WOODSTOCK – Standing alone just outside the south doors of Woodstock High School, Jesus Rodriguez held a cellphone to his ear with one hand, a blue cap and tassel dangling from the other.
He was about 25 minutes shy of the ceremony that would mark his transition from student to graduate, and he was phoning a classmate to catch up with him before the pomp and circumstance.
“I’m kind of scared,” the 18-year-old said when asked about the momentous occasion. “I’m going to leave high school forever, go on to my ‘big’ life, be on my own, get a job.”
Rodriguez, as well as the 217 other members of his class, embarked on their post-high school journeys after a sweltering but nonetheless inspiring ceremony Sunday afternoon.
Proud grandmother Coletta Baumann of Pingree Grove was among the many relatives and friends there to witness it all.

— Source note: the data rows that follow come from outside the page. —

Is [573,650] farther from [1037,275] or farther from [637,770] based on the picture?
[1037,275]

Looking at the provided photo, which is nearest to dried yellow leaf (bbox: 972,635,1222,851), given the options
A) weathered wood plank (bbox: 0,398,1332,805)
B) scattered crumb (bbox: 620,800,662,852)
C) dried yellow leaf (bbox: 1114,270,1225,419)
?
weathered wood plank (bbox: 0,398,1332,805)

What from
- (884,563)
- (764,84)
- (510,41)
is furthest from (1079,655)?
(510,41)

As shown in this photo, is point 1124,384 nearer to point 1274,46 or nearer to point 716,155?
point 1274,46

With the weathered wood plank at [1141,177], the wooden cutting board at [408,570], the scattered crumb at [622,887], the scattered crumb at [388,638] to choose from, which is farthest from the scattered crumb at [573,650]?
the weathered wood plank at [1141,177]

“We’re here [representing] four generations,” said Baumann, grandmother of 17-year-old graduate Crystal Micek.
Baumann noted that along with her were Micek’s mother, Angel Cole; stepdad, Kevin Cole; great-grandmother, Delores Coughlin; and more.
“I’m gonna cry,” Baumann said. “I’m gonna cry.”
Sitting behind Baumann on the bleachers, two dozen dark pink roses at her side, Angel Cole already was dabbing her eyes with tissue before the graduates entered the James M. Shipley Memorial Gym, perhaps for the last time.
Soon they all were listening as Class of 2013 co-President Hannah Elizabeth Little said she hoped her classmates would find and live in their element.
“When people are in their element, they connect with something fundamental to their sense of identity, purpose and well-being," she said, quoting from “The Element,” by Sir Ken Robinson. "Time passes differently, and they are more alive, more centered and more vibrant than at any other time.”
Valedictorian Grant Jacob Stec said the class is prepared for whatever lies ahead.
“As we leave the school today, know that over the next few years, our experiences in high school will be an incredible asset both inside and outside of the classroom,” he said.
Class co-President Samantha McLaughlin used movies as her muse, wrapping her dialogue with a friendly admonition.
“Unlike Hollywood, our lives get only one take,” she said. “So write your own script and perform all your own stunts. It won’t matter if you make mistakes. The bloopers always end up being the funniest part."